START Information shown

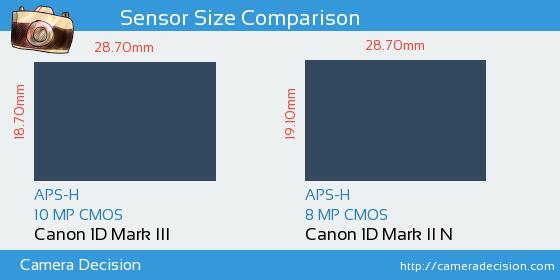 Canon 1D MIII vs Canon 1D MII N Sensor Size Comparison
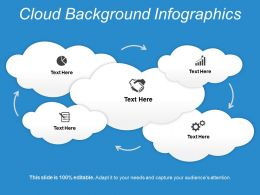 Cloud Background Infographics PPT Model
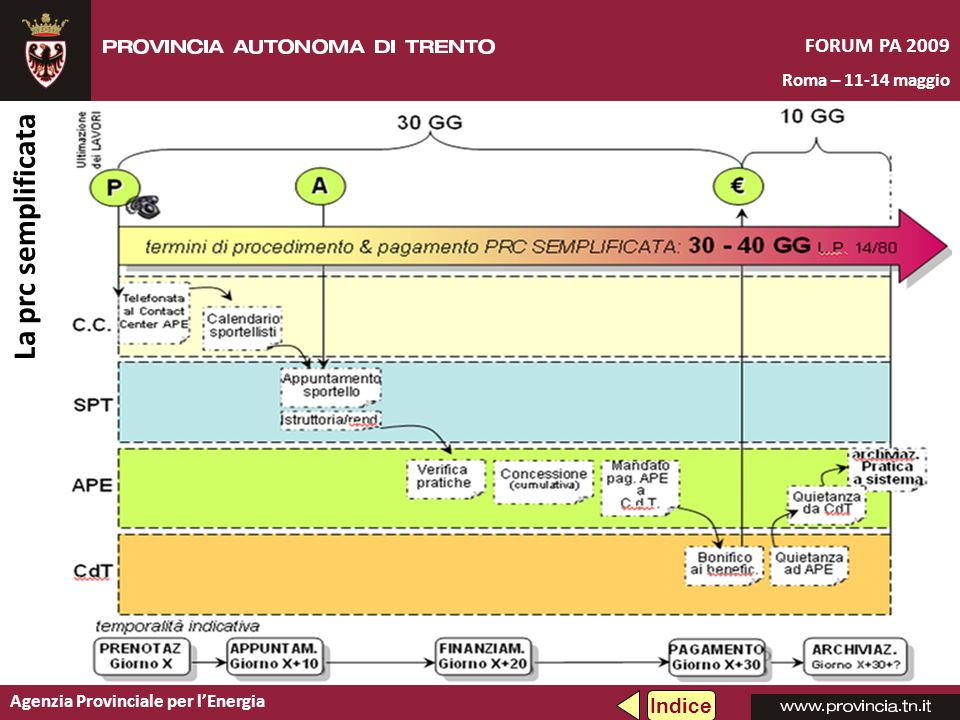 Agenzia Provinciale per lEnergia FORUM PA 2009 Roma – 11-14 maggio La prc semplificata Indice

END Information shown

→ The problem:
Repeat the listing verbatim, pictures excluded.

→ Task result:
 Canon 1D MIII vs Canon 1D MII N Sensor Size Comparison
 Cloud Background Infographics PPT Model
 Agenzia Provinciale per lEnergia FORUM PA 2009 Roma – 11-14 maggio La prc semplificata Indice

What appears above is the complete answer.